Six of the world’s top military spenders—Brazil, France, Germany, India, the United Kingdom and the United States—made cuts in their military budgets in 2011, in most cases as part of attempts to reduce budget deficits. Meanwhile other states, notably China and Russia, increased their military spending markedly.
‘The after-effects of the global economic crisis, especially deficit-reduction measures in the USA and Europe, have finally brought the decade-long rise in military spending to a halt—at least for now’, stated Dr Sam Perlo-Freeman, head of the SIPRI Military Expenditure Project.
Budgetary pressures in the United States and Europe lead to austerity cuts
Military expenditure by the USA, the world’s top military spender, fell by 1.2 per cent in real terms (or $8.7 billion in 2010 prices). This is partly the result of the long delay by the US Congress in agreeing a budget for fiscal year 2011, as the Obama Administration clashed with Republicans over how to reduce the US budget deficit.
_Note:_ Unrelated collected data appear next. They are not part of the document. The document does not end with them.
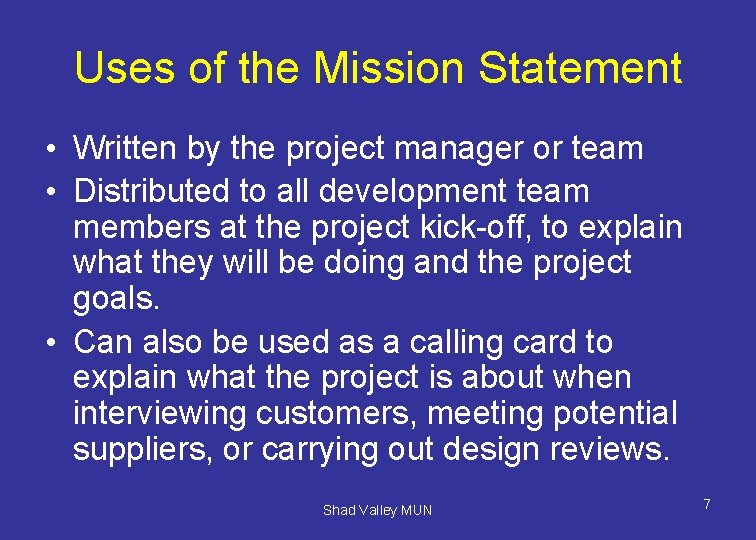 Uses of the Mission Statement

• Written by the project manager or team
• Distributed to all development team members at the project kick-off, to explain what they will be doing and the project goals.
• Can also be used as a calling card to explain what the project is about when interviewing customers, meeting potential suppliers, or carrying out design reviews.

Shad Valley MUN

7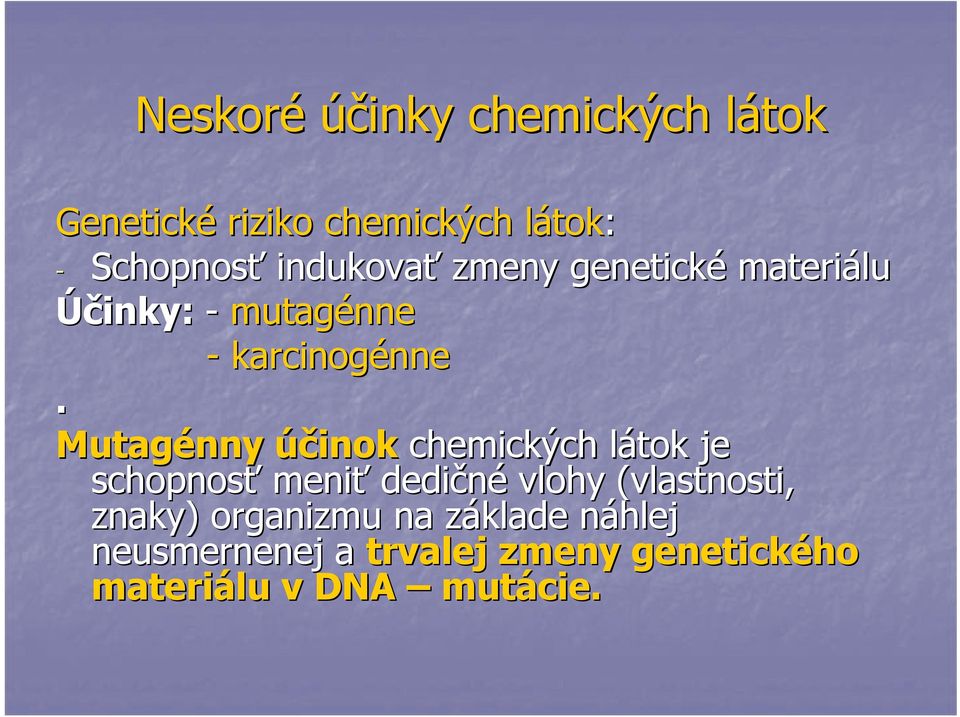 Neskoré účinky chemických látok

Genetické riziko chemických látok:
- Schopnosť indukovať zmeny genetické materiálu
Účinky: - mutagénne
- karcinogénne
.
Mutagénny účinok chemických látok je schopnosť meniť dedičné vlohy (vlastnosti, znaky) organizmu na základe náhlej neusmernenej a trvalej zmeny genetického materiálu v DNA – mutácie.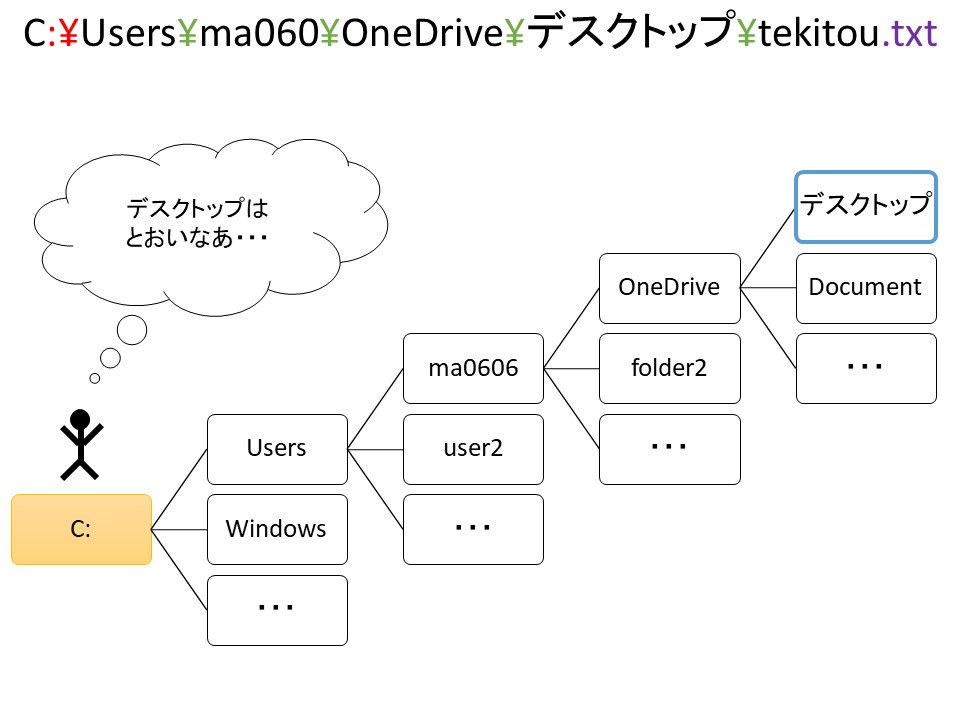 C:¥Users¥ma060¥OneDrive¥デスクトップ¥tekitou.txt

デスクトップは
とおいなあ・・・

C:

Users

Windows

・・・

ma0606

user2

・・・

OneDrive

folder2

・・・

デスクトップ

Document

・・・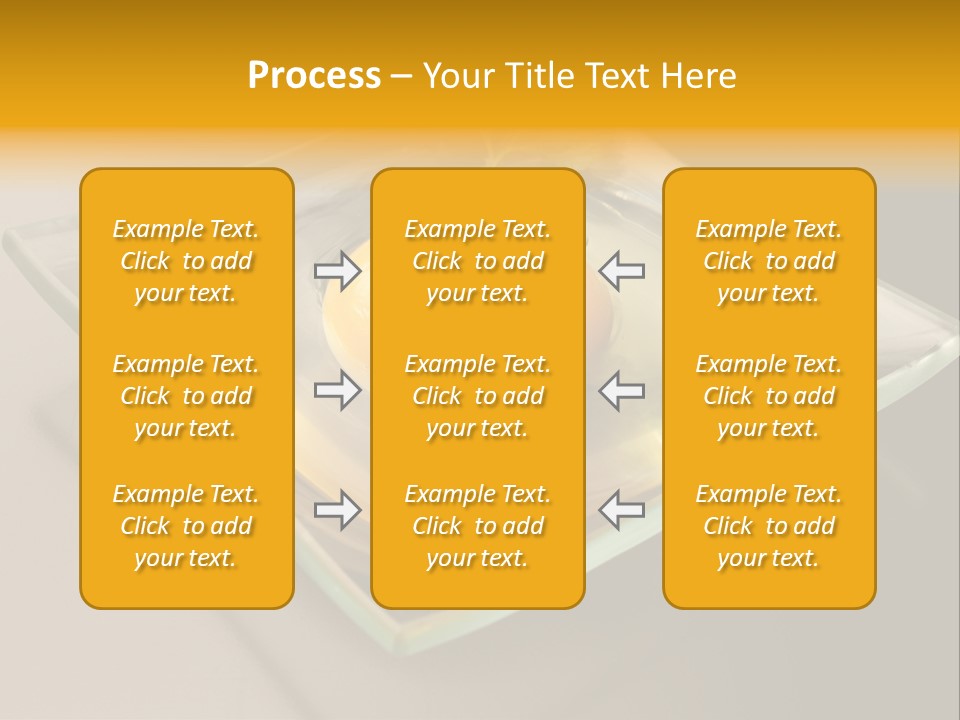 Process – Your Title Text Here

Example Text. Click to add your text.

Example Text. Click to add your text.

Example Text. Click to add your text.

Example Text. Click to add your text.

Example Text. Click to add your text.

Example Text. Click to add your text.

Example Text. Click to add your text.

Example Text. Click to add your text.

Example Text. Click to add your text.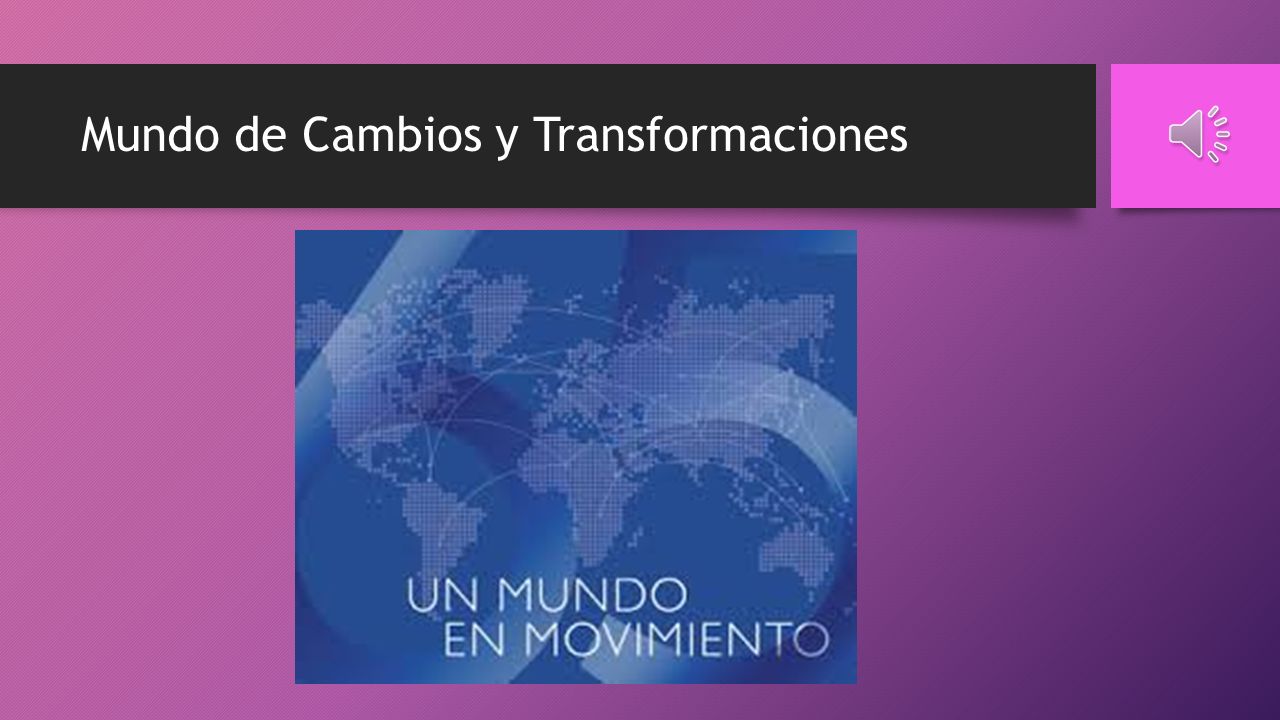 Mundo de Cambios y Transformaciones

UN MUNDO
EN MOVIMIENTO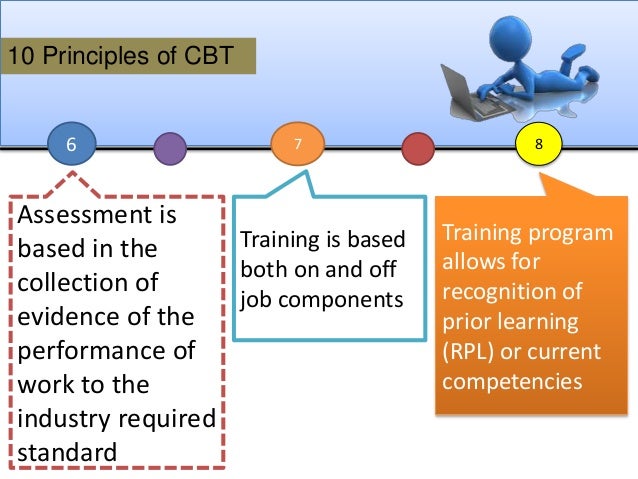 10 Principles of CBT

6

7

8

Assessment is based in the collection of evidence of the performance of work to the industry required standard

Training is based both on and off job components

Training program allows for recognition of prior learning (RPL) or current competencies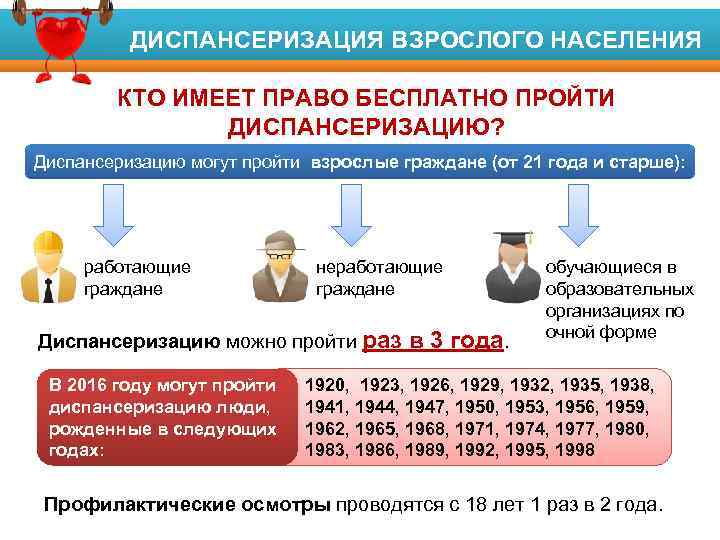 ДИСПАНСЕРИЗАЦИЯ ВЗРОСЛОГО НАСЕЛЕНИЯ

КТО ИМЕЕТ ПРАВО БЕСПЛАТНО ПРОЙТИ ДИСПАНСЕРИЗАЦИЮ?

Диспансеризацию могут пройти взрослые граждане (от 21 года и старше):

работающие граждане

неработающие граждане

обучающиеся в образовательных организациях по очной форме

Диспансеризацию можно пройти раз в 3 года.

В 2016 году могут пройти диспансеризацию люди, рожденные в следующих годах:

1920, 1923, 1926, 1929, 1932, 1935, 1938, 1941, 1944, 1947, 1950, 1953, 1956, 1959, 1962, 1965, 1968, 1971, 1974, 1977, 1980, 1983, 1986, 1989, 1992, 1995, 1998

Профилактические осмотры проводятся с 18 лет 1 раз в 2 года.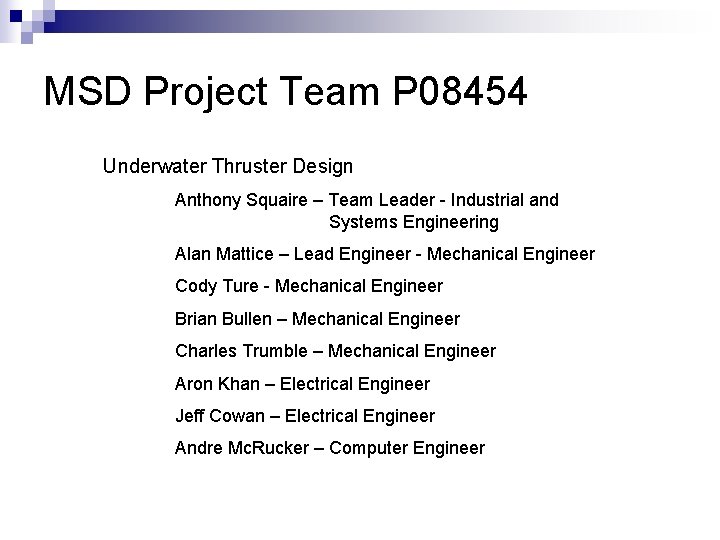 MSD Project Team P08454

Underwater Thruster Design

Anthony Squaire – Team Leader - Industrial and Systems Engineering

Alan Mattice – Lead Engineer - Mechanical Engineer

Cody Ture - Mechanical Engineer

Brian Bullen – Mechanical Engineer

Charles Trumble – Mechanical Engineer

Aron Khan – Electrical Engineer

Jeff Cowan – Electrical Engineer

Andre McRucker – Computer Engineer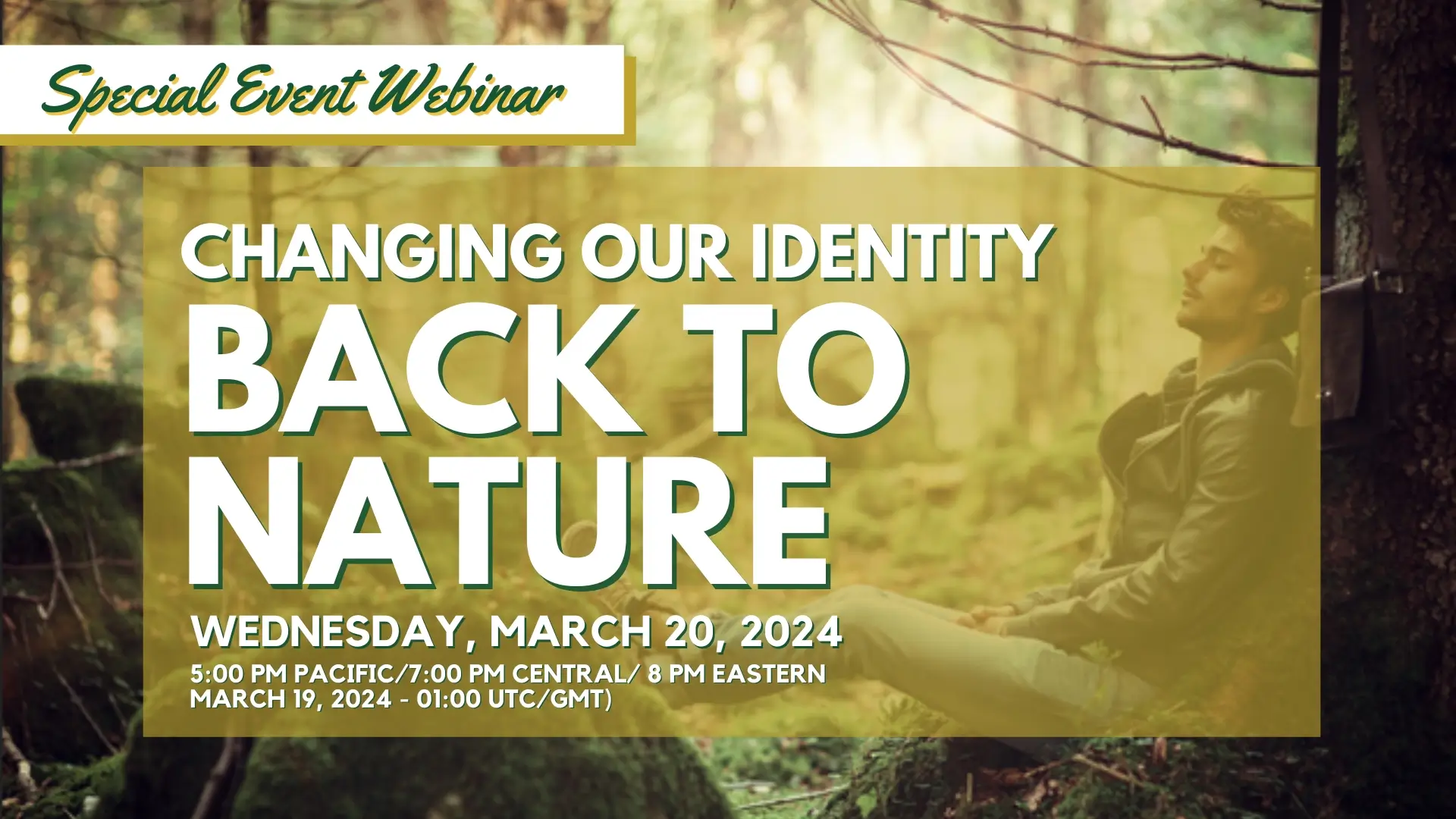 Special Event Webinar

CHANGING OUR IDENTITY

BACK TO NATURE

WEDNESDAY, MARCH 20, 2024

5:00 PM PACIFIC/7:00 PM CENTRAL/ 8 PM EASTERN
MARCH 19, 2024 - 01:00 UTC/GMT)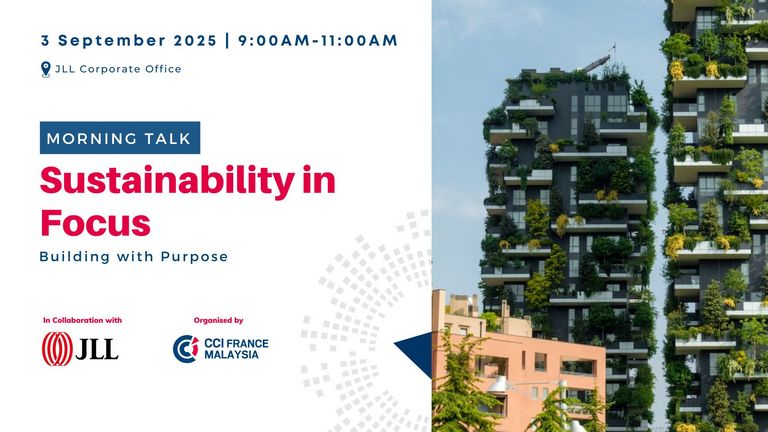 3 September 2025 | 9:00AM-11:00AM

JLL Corporate Office

MORNING TALK

Sustainability in Focus

Building with Purpose

In Collaboration with

JLL

Organised by

CCI FRANCE MALAYSIA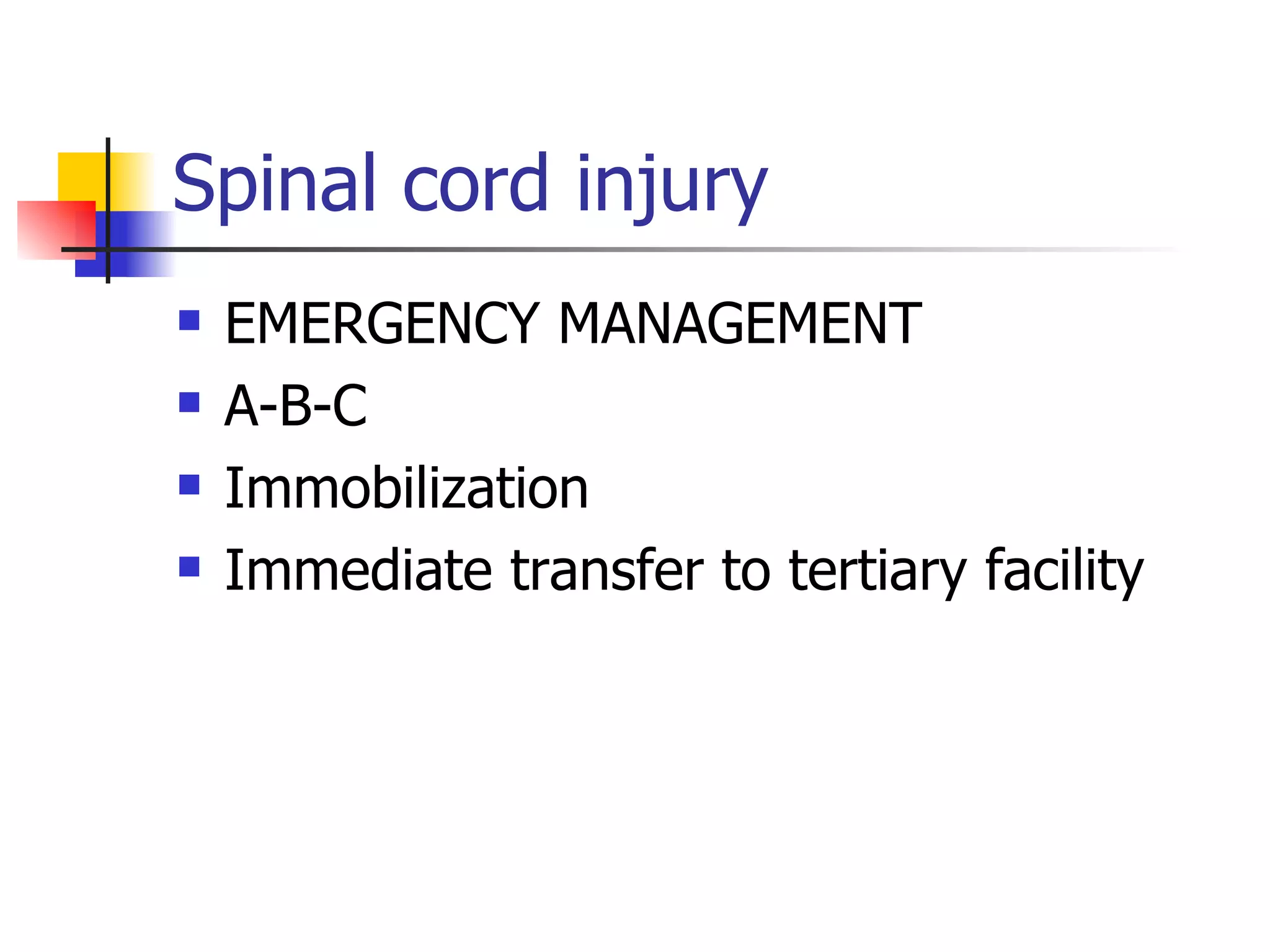 Spinal cord injury

- EMERGENCY MANAGEMENT
- A-B-C
- Immobilization
- Immediate transfer to tertiary facility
This trend is likely to continue as deficit-reduction measures approved by the Congress in 2011 will restrict the future growth of the ‘base’ military budget. In addition, it is expected that the withdrawal from Iraq and the drawdown in Afghanistan will lead to falls in additional war spending.
The three top spenders in Western Europe—France, Germany and the UK—have begun to reduce spending as part of austerity measures imposed to reduce budget deficits. France’s military budget has fallen 4 per cent since 2008, and while reductions over the same period in Germany (1.4 per cent) and the UK (0.6 per cent) have been more modest, both states plan further cuts in the coming years.
Far larger cuts have been made in Greece, Spain, Italy and Ireland as a result of their sovereign debt crises, and most central European countries have also made severe cuts.
Russian military spending increases by over 9 per cent
Russia, in contrast, increased its military spending by 9.3 per cent in 2011, reaching a total of $71.9 billion, which now makes the country the third largest military spender worldwide, overtaking the UK and France.
Further increases in military spending are planned, notably in equipment, research and development (R&D) and support for the arms and military services industry over the period 2011–20, with plans to replace the majority of Russia’s mostly Soviet-era military equipment with modern weaponry by 2020.
Notable regional developments
- Military expenditure in Asia and Oceania rose by 2.4 per cent, due mostly to a 6.7 per cent ($8.2 billion) increase by China. India’s military budget fell by 3.9 per cent, or $1.9 billion, in real terms, with high inflation cancelling out a nominal increase.
- In Africa, most of the regional increase of 8.6 per cent is accounted for by a 44 per cent ($2.5 billion) increase by Algeria - partly due to concerns over the conflict in Libya.
- The Middle East is the only region where a clear increasing pattern was discernible for most countries, although the lack of data for key players such as Iran and the United Arab Emirates (UAE) makes the regional total highly uncertain.
- In Latin America military spending fell by 3.3 per cent in 2011. The region’s leading spender, Brazil, cut its 2011 military budget by 8.2 per cent, or $2.8 billion, as part of efforts to cool its economy and reduce inflation. The resulting fall accounted for almost all of the regional fall in Latin America.
‘It is too early to say whether the flattening of military spending in 2011 represents a long-term change of trend,’ said Dr Perlo-Freeman. ‘While we are likely to see some further falls in the USA and Europe in the next few years, trends in Asia, Africa and the Middle East continue to be upward for now, and any major new war could change the picture dramatically.’
SIPRI’s research on military spending monitors developments in military expenditure worldwide and maintains the most comprehensive, consistent and extensive data source available on military expenditure. Military expenditure refers to all government spending on current military forces and activities, including salaries and benefits, operational expenses, arms and equipment purchases, military construction, research and development, and central administration, command and support. SIPRI therefore discourages the use of terms such as ‘arms spending’ when referring to military expenditure, as spending on armaments is usually only a minority of the total.
*All percentage increases and decreases are expressed in real terms (constant 2010 prices).
This is the final of a series of three major data sets pre-launches, before SIPRI's Yearbook is published in June 2012. On 4 June SIPRI will launch its 2012 Yearbook (cutting-edge information and analysis on the state of the world's nuclear forces, the international peacekeeping agenda and steps to control WMD).